Uma vez, outro místico Sufi - Hasan - esteve com Rabiya. Devido ao fato de ele ter ido para estar com Rabiya, ele não trouxe seu sagrado Corão, que ele costumava ler toda manhã como parte de sua disciplina. Ele pensou que poderia pegar emprestado o sagrado Corão de Rabiya, e foi por isso que ele não trouxe a sua própria cópia.
Pela manhã ele pediu a Rabiya e ela lhe deu uma cópia sua. Ele não podia acreditar no que via. Quando ele abriu o Corão ele viu algo que nenhum Maometano podia acreditar: em muitas partes a Rabiya o tinha corrigido. Isso é o maior pecado para os Maometanos pois, segundo eles, o Corão é a palavra de Deus. Como você pode alterá-lo? Como é que você pode até mesmo se achar capaz de melhorá-lo? Ela não apenas o mudou, ela simplesmente eliminou algumas palavras, algumas linhas - ela as removeu.
Hasan disse a ela: "Rabiya, alguém destruiu seu Corão!" Rabiya disse: "Não seja tolo, ninguém toca em meu Corão. O que você está olhando fui eu que fiz". Hasan disse: "Mas como é que você pode fazer uma coisa dessas?". Ela disse: "Eu tinha que fazê-lo, não havia outro jeito. Por exemplo, veja aqui: o Corão diz, 'Quando você encontrar o diabo, odeie-o'. Desde que me tornei desperta não posso encontrar nenhum ódio dentro de mim. Mesmo se o diabo ficar diante de mim só posso banhá-lo com meu amor, porque não tenho mais nada para dar. Não importa se é Deus ou o diabo que está diante de mim; ambos irão receber o mesmo amor. Tudo que tenho é amor; o ódio desapareceu. No momento em que o ódio desapareceu de mim, eu tinha que efetuar mudanças no meu livro do sagrado Corão. Se você não o mudou, isso simplesmente significa que você ainda não chegou no espaço onde só o amor permanece."
Eu vou lhes dizer: pessoas que são dignas ou pessoas que não são dignas... não faz nenhuma diferença para o homem que chegou no espaço do perdão. Ele irá perdoar sem considerar quem o merece. Ele não pode ser tão mesquinho que só os dignos possam recebê-lo. E onde ele irá encontrar essa implacabilidade para perdoar? Essa é uma perspectiva totalmente diferente. A resposta não está relacionada com o outro. Quem é você para julgar se o outro é digno ou indigno? O próprio julgamento é feio e medíocre.

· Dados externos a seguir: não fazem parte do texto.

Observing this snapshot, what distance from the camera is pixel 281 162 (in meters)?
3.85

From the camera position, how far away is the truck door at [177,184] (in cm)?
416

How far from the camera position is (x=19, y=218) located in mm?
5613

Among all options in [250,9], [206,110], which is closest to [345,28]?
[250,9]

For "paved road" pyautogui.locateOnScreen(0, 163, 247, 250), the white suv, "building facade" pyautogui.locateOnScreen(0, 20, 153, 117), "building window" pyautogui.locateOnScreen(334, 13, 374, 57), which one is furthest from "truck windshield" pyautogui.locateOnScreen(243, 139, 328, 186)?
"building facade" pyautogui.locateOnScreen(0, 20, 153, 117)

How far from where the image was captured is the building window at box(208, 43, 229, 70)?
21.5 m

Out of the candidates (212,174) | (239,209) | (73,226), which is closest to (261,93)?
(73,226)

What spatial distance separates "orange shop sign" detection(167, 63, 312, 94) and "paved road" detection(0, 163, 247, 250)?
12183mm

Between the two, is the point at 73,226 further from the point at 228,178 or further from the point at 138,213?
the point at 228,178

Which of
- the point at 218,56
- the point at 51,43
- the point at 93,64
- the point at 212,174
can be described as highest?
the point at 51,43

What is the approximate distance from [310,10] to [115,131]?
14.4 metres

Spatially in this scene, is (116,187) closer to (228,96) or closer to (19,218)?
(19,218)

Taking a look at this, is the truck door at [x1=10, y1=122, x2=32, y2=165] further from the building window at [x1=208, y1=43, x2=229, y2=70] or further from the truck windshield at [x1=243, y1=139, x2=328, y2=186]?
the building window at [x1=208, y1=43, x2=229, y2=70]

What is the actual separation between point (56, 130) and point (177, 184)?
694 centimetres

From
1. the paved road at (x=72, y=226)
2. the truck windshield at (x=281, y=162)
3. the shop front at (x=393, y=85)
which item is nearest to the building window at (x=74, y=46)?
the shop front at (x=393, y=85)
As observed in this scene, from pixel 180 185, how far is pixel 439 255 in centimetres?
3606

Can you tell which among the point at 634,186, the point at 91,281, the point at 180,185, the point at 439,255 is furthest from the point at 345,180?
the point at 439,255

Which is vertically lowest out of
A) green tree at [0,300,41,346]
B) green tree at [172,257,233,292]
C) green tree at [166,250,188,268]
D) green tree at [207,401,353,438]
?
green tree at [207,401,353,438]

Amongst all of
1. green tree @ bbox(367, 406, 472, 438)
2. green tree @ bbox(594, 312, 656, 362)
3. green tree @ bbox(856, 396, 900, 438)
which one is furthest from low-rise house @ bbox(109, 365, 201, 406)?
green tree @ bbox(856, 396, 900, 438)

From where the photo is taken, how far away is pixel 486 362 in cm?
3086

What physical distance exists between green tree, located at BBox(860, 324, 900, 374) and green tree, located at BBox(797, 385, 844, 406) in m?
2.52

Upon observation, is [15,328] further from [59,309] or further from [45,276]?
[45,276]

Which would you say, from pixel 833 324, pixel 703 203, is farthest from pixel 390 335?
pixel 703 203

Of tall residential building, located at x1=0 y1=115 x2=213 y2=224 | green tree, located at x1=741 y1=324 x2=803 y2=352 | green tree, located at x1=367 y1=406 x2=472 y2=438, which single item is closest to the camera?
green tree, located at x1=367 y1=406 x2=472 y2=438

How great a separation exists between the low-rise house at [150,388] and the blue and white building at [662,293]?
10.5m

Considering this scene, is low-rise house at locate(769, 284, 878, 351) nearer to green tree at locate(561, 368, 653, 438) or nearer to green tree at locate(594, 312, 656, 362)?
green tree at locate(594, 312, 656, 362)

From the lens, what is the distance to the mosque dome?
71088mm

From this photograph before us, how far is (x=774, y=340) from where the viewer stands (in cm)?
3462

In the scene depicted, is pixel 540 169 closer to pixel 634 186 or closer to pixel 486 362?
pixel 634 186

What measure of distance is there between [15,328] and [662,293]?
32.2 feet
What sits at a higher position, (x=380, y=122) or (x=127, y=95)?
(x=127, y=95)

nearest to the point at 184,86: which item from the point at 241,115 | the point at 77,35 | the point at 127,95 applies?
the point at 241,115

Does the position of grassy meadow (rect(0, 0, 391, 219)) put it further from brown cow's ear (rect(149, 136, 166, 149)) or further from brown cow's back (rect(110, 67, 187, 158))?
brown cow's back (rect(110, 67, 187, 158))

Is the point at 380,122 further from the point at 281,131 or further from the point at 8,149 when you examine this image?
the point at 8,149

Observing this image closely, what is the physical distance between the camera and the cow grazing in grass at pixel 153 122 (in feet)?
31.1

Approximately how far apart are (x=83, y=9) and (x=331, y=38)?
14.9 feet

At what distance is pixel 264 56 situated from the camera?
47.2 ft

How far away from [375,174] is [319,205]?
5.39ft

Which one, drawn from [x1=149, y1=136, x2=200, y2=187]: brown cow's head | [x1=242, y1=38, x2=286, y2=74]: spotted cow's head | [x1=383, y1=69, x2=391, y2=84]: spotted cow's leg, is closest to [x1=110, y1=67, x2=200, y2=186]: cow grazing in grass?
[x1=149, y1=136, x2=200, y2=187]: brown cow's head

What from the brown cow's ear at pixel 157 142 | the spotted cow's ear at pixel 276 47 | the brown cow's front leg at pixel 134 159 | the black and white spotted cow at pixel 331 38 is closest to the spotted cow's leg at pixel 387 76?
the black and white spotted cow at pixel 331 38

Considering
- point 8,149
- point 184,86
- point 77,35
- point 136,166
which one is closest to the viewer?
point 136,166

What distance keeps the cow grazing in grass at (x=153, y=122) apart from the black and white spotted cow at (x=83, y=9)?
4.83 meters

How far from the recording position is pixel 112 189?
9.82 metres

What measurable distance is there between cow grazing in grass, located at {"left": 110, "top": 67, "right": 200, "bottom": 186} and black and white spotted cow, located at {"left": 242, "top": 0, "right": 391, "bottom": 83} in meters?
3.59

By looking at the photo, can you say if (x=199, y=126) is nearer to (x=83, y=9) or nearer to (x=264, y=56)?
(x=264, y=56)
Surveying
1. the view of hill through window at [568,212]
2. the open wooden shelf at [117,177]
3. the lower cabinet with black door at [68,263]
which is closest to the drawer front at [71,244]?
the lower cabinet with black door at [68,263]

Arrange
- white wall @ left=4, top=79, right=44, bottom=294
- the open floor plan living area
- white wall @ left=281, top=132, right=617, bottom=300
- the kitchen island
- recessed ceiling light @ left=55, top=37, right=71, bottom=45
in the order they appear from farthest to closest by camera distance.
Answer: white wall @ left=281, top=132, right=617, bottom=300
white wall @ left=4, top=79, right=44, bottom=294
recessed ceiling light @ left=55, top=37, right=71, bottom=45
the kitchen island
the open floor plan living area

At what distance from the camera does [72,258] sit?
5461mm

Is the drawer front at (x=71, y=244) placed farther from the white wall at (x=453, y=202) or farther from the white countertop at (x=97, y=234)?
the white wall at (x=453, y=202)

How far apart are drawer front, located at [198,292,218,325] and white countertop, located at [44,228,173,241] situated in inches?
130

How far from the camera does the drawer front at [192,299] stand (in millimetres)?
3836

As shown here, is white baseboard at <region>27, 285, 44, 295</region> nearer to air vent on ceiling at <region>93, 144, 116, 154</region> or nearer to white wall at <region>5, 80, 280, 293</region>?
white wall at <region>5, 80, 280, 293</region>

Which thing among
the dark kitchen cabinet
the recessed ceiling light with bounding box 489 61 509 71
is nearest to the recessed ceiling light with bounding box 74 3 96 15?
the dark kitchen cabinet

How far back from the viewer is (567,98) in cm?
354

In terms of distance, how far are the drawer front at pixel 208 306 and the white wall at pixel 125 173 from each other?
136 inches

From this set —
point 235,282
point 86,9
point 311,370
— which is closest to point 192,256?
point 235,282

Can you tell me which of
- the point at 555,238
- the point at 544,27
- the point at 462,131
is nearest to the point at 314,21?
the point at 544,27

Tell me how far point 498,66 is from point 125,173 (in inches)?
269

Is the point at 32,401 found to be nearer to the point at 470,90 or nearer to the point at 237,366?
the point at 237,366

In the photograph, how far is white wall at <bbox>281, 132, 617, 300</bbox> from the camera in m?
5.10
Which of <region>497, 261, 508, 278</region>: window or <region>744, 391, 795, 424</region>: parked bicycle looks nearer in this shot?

Há um homem, Rudolph Hess... Ele certamente é um dos maiores criminosos já conhecidos. E o crime dele se torna um milhão de vezes maior porque no julgamento de Nuremburg, com os outros companheiros de Adolf Hitler - que matou quase oito milhões de pessoas na Segunda Guerra Mundial -, ele disse diante da corte: "Não me arrependo de nada!". Não apenas isso, ele também disse: "E se eu pudesse começar do princípio, eu faria o mesmo novamente". É muito natural achar que esse homem não merece nenhum perdão; esse será o entendimento comum. Todos irão concordar com você.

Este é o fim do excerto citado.